Saiba como receber indenização, em pouco tempo, caso a construtora não de baixa na hipoteca

A maioria dos contratos de compra e venda de imóveis na planta celebrado entre adquirentes e construtoras prevê em cláusula contratual a possibilidade das construtoras darem, por meio de procuração, em hipoteca o imóvel adquirido pelos adquirentes, com o intuito de obter financiamento bancário para construção do respectivo imóvel vendido. 

Ocorre que a cláusula contratual de hipoteca é abusiva pois coloca o adquirente em posição de desvantagem exagerada e impõem que os adquirentes no momento da compra outorguem previamente procuração para viabilizar a hipoteca. 

Além disso, esses contratos estabelecem prazo dilatório, única e exclusivamente a favor das construtoras para cancelamento da hipoteca, condicionando, ainda, a uma série de condições impostas aos adquirentes, conforme cláusula contratual. É nítido que a referida cláusula é escrita para favorecer somente as construtoras, impondo vantagens demasiadamente exagerada a seu favor.     
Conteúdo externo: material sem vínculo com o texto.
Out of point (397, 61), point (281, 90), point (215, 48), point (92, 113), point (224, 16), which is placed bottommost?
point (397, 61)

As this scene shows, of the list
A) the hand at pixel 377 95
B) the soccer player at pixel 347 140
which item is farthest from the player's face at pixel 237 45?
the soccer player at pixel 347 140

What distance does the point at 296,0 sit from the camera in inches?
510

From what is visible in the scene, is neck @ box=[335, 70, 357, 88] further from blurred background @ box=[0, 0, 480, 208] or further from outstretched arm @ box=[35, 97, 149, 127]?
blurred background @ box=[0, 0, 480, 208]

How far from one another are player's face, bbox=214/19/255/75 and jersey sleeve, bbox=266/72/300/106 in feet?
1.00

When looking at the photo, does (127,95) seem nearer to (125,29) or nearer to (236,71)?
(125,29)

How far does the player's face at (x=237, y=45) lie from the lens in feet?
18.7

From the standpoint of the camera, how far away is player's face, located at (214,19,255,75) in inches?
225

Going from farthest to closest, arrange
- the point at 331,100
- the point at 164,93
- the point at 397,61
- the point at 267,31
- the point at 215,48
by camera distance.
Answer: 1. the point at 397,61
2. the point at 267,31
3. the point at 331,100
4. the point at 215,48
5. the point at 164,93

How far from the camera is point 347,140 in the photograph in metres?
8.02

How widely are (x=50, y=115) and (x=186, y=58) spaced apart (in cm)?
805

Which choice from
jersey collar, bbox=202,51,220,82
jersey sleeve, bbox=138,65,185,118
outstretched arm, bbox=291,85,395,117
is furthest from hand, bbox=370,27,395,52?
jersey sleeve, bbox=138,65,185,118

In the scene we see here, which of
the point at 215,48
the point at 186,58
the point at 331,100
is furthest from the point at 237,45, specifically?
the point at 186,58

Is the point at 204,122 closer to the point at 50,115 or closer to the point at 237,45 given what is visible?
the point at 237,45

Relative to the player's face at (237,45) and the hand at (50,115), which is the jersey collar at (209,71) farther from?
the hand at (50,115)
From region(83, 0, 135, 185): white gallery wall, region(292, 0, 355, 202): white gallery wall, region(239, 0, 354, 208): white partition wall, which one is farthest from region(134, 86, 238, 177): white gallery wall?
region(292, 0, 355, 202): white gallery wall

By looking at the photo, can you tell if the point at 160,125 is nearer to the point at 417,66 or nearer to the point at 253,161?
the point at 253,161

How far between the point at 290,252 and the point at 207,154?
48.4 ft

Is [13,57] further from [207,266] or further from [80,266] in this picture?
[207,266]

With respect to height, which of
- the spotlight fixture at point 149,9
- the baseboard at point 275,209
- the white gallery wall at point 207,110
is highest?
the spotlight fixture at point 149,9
Normalmente, os contratos ainda fixam o prazo de 180 dias após a concessão do habite-se para a baixa da hipoteca. Esse prazo é muito longo e absolutamente desfavorável aos adquirentes, considerando-se que a hipoteca somente foi lançada sobre o empreendimento a fim de que as construtoras obtivessem recursos para efetivar a construção, não se traduzindo em qualquer benefício para os adquirentes. 

As construtoras se valem de cláusula contratual abusiva, na qual os adquirentes conferem procuração, outorgando inúmeros e mais amplos poderes de representação, o que se mostra uma condição extremamente vantajosa para as construtoras e desproporcional em relação aos direitos dos adquirentes, que não puderam em nenhum momento questionar a redação da referida cláusula, por tratar-se de contrato de adesão(cláusulas prontas).  

Em razão disso, as construtoras representaram os adquirentes perante os bancos, dando como garantia o próprio imóvel adquirido pelas adquirentes como garantia para obter recursos para viabilizar a obra. 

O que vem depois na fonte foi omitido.